WORK INSTRUCTIONS: Return, word for word, everything from the line containing "What is the spatial" down to the end of the listing.

RECORD EXTRACTS:
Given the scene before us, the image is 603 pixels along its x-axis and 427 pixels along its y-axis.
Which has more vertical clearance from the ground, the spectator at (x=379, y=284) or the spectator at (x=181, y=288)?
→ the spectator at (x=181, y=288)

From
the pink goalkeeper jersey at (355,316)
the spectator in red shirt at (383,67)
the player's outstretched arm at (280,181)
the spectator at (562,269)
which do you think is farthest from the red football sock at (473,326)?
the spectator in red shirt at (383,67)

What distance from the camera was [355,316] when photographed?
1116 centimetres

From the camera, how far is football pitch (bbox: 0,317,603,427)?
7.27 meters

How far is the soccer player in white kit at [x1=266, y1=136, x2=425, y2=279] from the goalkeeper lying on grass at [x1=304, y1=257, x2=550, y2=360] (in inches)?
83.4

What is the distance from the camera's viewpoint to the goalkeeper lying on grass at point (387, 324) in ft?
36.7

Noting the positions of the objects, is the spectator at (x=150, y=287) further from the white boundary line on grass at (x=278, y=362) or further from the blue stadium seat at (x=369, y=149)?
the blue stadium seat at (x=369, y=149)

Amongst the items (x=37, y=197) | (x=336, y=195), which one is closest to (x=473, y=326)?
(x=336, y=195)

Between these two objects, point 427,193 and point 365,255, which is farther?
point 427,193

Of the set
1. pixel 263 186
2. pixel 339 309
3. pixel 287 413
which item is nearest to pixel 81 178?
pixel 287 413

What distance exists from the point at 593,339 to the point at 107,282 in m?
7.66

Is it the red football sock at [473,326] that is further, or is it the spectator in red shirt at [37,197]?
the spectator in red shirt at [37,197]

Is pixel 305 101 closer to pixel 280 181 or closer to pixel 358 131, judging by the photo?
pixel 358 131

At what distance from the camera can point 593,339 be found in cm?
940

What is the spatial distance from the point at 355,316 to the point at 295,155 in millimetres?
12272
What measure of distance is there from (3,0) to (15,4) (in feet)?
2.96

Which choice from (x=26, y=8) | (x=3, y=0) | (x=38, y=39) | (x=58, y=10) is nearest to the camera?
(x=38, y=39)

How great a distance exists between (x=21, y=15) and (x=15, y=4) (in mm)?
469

REPLY:
What is the spatial distance from the point at 355,316 to the point at 295,155 in millimetres?
12272
What measure of distance is there from (3,0) to (15,4) (in feet)?
2.96

Which choice from (x=26, y=8) | (x=3, y=0) | (x=38, y=39) | (x=58, y=10) is nearest to the camera?
(x=38, y=39)

How great a distance exists between (x=21, y=15) and (x=15, y=4) (in mm)?
469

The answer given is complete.